### Prompt
Convert the data from the line containing "How large is" through the end of the data into a two-column CSV with the headers text and answer, one row per entry. Put each field in double quotes and replace any line breaks inside a field with spaces.

### Information provided
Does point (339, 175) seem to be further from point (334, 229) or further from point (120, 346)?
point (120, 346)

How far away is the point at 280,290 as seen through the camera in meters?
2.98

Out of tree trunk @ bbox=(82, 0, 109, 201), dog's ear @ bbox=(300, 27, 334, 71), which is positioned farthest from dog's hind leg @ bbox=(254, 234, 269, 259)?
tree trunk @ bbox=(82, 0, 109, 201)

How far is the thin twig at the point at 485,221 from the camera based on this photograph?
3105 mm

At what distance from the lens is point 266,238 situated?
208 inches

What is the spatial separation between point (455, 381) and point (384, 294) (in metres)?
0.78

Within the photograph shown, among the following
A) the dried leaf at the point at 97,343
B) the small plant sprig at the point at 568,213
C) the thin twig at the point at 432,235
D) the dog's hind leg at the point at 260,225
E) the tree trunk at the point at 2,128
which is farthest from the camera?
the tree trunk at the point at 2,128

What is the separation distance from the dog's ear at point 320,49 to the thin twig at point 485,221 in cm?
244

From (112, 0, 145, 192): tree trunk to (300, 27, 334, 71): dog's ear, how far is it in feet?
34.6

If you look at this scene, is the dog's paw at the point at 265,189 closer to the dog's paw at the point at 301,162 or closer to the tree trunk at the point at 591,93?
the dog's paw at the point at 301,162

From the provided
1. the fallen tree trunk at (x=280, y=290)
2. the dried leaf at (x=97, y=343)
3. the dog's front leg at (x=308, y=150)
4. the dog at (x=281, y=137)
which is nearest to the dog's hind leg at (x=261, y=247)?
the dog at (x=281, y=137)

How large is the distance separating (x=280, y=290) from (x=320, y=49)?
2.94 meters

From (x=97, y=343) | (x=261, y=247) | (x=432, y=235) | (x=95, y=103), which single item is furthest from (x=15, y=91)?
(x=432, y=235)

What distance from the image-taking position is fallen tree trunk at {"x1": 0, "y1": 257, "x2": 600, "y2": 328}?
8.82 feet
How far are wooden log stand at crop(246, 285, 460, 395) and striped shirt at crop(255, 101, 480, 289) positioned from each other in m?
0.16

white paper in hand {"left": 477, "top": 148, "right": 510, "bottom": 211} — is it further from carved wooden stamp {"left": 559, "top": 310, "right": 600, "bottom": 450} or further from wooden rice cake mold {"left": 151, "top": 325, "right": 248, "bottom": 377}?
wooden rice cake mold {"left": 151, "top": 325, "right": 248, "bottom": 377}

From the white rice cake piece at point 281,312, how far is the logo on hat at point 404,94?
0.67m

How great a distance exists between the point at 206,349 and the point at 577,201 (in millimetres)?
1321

### Solved problem
text,answer
"How large is the distance separating (x=280, y=290) from (x=320, y=49)?","2.94 meters"
"From (x=97, y=343) | (x=261, y=247) | (x=432, y=235) | (x=95, y=103), which single item is furthest from (x=15, y=91)?","(x=432, y=235)"
"What distance from the image-taking position is fallen tree trunk at {""x1"": 0, ""y1"": 257, ""x2"": 600, ""y2"": 328}?","8.82 feet"
"How far are wooden log stand at crop(246, 285, 460, 395) and striped shirt at crop(255, 101, 480, 289) positioned from each other in m?","0.16"
"white paper in hand {""left"": 477, ""top"": 148, ""right"": 510, ""bottom"": 211} — is it further from carved wooden stamp {""left"": 559, ""top"": 310, ""right"": 600, ""bottom"": 450} or further from wooden rice cake mold {""left"": 151, ""top"": 325, ""right"": 248, ""bottom"": 377}?","wooden rice cake mold {""left"": 151, ""top"": 325, ""right"": 248, ""bottom"": 377}"
"From the white rice cake piece at point 281,312, how far is the logo on hat at point 404,94?","0.67m"
"How great a distance exists between the point at 206,349 and the point at 577,201 (in millimetres)?","1321"